Para existir em um ambiente seco, os cardones acumulam água em seus tecidos, como se fossem um grande barril. No verão, inclusive, se expandem. Suas folhas, transformadas em espinhos, proporcionam excelente defesa porque, ao ter uma menor superfície, evitam a perda de água pela transpiração. Da mesma forma, e pele muito grossa e impermeável também evita as perdas da transpiração. Essa inteligência da natureza, movida pela necessidade de sobreviver, é outra lição dos cardones. Por que nós, humanos, desperdiçamos tanto? Comprando coisas sem utilidade, roupas para usar uma única vez, objetos que só ocupam espaço e atravancam a casa? Pior ainda, por que desperdiçamos tempo insistindo em batalhas perdidas? E jogamos boca afora energia com brigas e debates intermináveis? Por que não domamos nosso ego, fortalecendo o que temos de melhor e nos abastecendo de boa água emocional? Aquela que garante qualidade nos relacionamentos e paz de espírito?

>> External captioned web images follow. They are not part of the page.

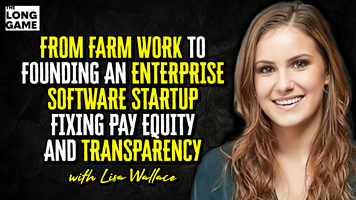 From Farm Work to Founding an Enterprise Software Startup Fixing Pay Equity and Transparency with Lisa Wallace
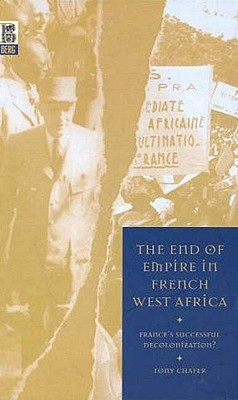 The End of Empire in French West Africa(English, Hardcover, Chafer Tony)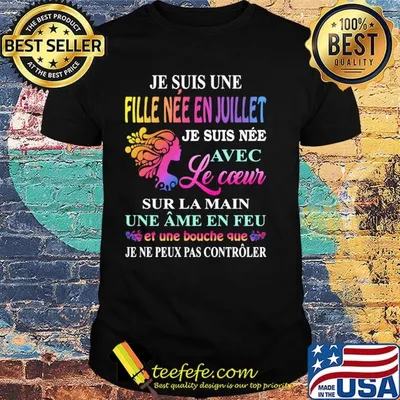 Je suis une fille nee en juillet je suis nee avec le cceur sur la main une ame en feu shirt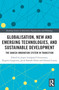 Globalisation, New and Emerging Technologies, and Sustainable Development (The Danish Innovation System in Transition) - 9780367747398 by Jesper Lindgaard Christensen, Birgitte Gregersen, Jacob Rubæk Holm, Edward Lorenz, 9780367747398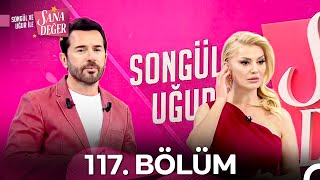 Songül ve Uğur ile Sana Değer 117. Bölüm (28 Ocak 2025)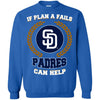 Beer San Diego Padres T Shirts Hoodie If Plan A Fails San Diego Padres Can Help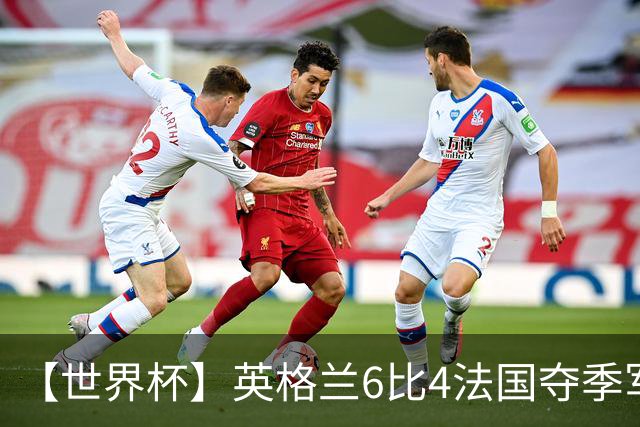 【世界杯】英格兰6比4法国夺季军，姆总双响金靴在望
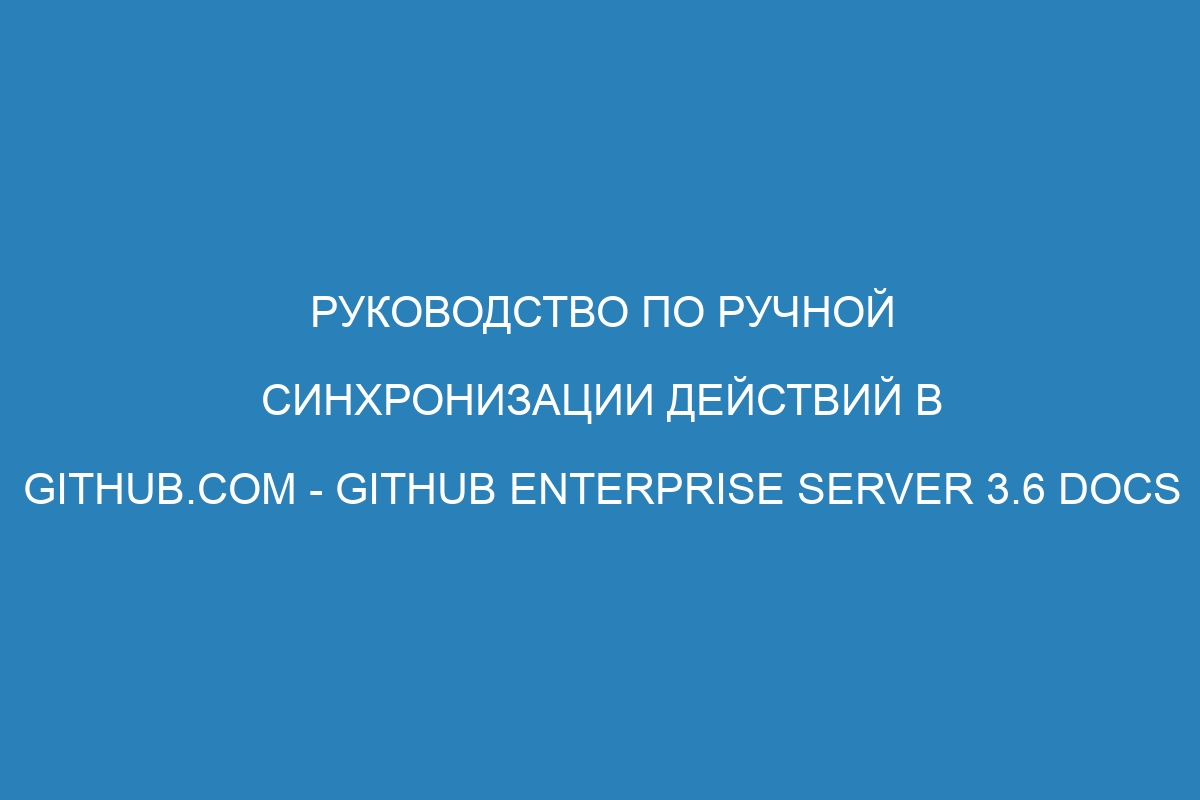 Руководство по ручной синхронизации действий в GitHub.com - GitHub Enterprise Server 3.6 Docs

Era um dia de vento sibilante quando conheci o jardim dos cardones, fazia aquele frio típico da altitude, mesmo com sol. Havia poucos visitantes e, por um tempo, éramos só eu e meu namorado Gustavo a apreciar esses vegetais aparentemente tão áridos, mas na essência tão cheios de vida. Na estrada passavam raríssimos carros, então se ouvia apenas o ruído da ventania. Quando deixamos o local, não conseguimos esquecer o incrível papel das jarillas na manutenção daquela paisagem toda. Não fossem elas, em algum momento a coleção a perder de vista dos cardones iria se acabar. Foi o que me levou pensar nas nossas próprias niñeras, talvez um balanço que a gente faça só a partir de uma idade, quando já percorremos boa parte do caminho, nem sempre retílineo como a Recta del Tin Tin. Como ouvi certa vez de uma amiga dedicada à Astrologia, chega um tempo em que “uno tiene varias vidas en esta vida”. Reforça o que penso sobre nossos renascimentos. Gabriela, esta amiga, teve perdas pessoais dramáticas na infância, mas segue forte como um cardón e costuma dizer: “de lo que se pueda, disfrutar lo mejor”. Típico de quem conseguiu se fortalecer com os espinhos e tem, ainda, a generosidade das jarillas.